In all of my work, I think I am very demanding visually, and I also strive for strong visuals and style. Whenever I directed on set, I would carefully examine my monitor, confirm all the details within the frame, and ensure all camera movements had a reason. That’s why my friends nicknamed me “a human microscope” when they saw me looking at my monitor. In creating Sour Lips, I pay a lot of attention to color and composition, as well as using special material reflections and camera movements to create different atmospheres. The story and the emotion were told entirely through the camera, even though I used some pioneering camera language visually. In addition, I also added original music at the end of the film in order to heighten the mood. (Fun fact: all of the sound samples in the original music are my own voice).
I’m very proud of the production of Sour Lips, even though we had some difficulties in casting because we couldn’t find a perfect actor for one of our key roles due to our mindset of perfection. But I am very grateful to my team and myself for supporting each other, and I finally found our ideal match!
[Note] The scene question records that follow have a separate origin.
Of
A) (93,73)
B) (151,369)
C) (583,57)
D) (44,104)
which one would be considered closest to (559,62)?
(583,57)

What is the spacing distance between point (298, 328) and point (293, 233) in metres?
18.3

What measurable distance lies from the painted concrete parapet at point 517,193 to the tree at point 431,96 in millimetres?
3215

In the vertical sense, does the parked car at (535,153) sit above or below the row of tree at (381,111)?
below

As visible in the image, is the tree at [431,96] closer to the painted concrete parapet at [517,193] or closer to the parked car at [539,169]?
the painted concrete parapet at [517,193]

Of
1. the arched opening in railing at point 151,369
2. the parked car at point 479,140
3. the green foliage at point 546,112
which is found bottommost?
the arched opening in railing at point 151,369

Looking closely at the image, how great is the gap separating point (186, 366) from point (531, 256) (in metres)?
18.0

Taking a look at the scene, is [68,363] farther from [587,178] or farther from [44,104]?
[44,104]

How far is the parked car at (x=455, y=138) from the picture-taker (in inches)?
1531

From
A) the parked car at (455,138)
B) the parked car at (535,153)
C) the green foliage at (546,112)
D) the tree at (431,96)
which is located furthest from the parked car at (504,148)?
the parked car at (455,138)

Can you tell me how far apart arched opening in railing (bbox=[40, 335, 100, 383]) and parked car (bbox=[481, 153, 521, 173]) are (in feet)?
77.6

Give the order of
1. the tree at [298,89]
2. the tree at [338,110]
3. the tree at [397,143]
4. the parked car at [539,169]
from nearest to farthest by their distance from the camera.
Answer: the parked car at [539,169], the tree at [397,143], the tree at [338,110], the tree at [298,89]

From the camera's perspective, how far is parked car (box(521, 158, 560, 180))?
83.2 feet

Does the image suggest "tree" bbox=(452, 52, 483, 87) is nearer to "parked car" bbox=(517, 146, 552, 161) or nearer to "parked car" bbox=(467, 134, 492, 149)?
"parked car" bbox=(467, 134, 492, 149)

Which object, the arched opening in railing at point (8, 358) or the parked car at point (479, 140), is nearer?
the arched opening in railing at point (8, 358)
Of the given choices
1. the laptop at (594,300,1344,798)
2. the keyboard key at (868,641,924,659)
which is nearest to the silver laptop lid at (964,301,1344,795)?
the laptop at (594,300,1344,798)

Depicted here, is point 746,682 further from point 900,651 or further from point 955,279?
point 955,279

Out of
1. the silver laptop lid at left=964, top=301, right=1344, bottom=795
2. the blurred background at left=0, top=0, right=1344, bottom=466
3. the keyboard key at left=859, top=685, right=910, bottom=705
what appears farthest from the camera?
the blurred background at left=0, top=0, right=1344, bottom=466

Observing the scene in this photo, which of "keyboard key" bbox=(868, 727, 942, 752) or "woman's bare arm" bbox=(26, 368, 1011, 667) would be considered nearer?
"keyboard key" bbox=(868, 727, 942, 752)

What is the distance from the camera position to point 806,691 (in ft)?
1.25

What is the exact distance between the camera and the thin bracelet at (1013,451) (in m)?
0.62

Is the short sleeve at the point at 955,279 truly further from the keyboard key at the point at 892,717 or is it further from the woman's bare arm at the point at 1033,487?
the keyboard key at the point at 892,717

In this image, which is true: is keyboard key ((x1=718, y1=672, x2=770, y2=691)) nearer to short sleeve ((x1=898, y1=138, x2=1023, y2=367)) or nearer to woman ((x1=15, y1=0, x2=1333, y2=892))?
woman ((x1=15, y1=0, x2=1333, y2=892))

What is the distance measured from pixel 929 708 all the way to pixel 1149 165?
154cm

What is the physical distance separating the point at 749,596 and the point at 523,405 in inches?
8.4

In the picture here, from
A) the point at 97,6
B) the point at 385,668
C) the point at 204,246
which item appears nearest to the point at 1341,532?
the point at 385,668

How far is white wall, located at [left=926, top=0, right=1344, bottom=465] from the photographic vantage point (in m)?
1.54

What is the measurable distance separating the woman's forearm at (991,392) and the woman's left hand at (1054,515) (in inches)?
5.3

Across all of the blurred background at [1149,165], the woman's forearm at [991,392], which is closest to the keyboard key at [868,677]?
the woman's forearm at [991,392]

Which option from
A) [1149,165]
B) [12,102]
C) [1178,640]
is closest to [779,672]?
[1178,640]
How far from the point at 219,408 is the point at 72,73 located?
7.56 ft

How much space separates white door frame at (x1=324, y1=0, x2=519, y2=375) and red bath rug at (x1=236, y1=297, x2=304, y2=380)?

I had a lot of fun and the process, and it makes me always think casting sometimes is very much like dating!
Furthermore, I helped my favorite New York handbag designer friend create a series of handbag videos this summer, which made me realize how powerful storytelling can be in advertising. My creative process always aims at balancing artistic value with commercial value, and I believe that a good story and high artistic value can nourish each other.
My pride and joy will always be making films and telling stories, which I have always been passionate about and good at.
If you had a friend visiting you, what are some of the local spots you’d want to take them around to?
New York City is definitely not easy to explore in one week (Haha! ), which is why I love it so much because it offers so much variety and options. However, New York’s most fascinating aspects will always be its people, diversity, and freedom. Take the train from the beginning to the end. There will be a variety of neighborhoods, and communities, with a variety of residences to see. There will be people dancing and playing music when the train is running, and there will be so many beautiful people with beautiful outfits coming and going. There is a beauty to this city that has to do with the way people, cultures, and communities live together in harmony, accepting each other and embracing each other. As I enjoy all parts of New York, I don’t think there is a need to recommend specific spots since everyone will create their own itinerary. Whatever your interests, NYC has it and, most importantly, will make you proud to have them.
Who else deserves some credit and recognition?
I will always be grateful to my family for their support. Their love and respect have taught me to persevere in sincerity and love. Likewise, I am grateful to New York for allowing me to discover a more freeing way of life. I would also like to thank my advisor, Tom Kalin, at Columbia University. Who inspired me to be proud of my special complexity and my unique journey in life. So I was able to discover stories that no one else had ever noticed and to create connections that no one had ever imagined – I created many intriguing short films and feature-length scripts in this way.
Lastly, as a woman and as a minority, I want to thank myself for being proud of who I am. While walking in different parts of the world, I am thankful that I never gave up and still have a strong passion for art and storytelling.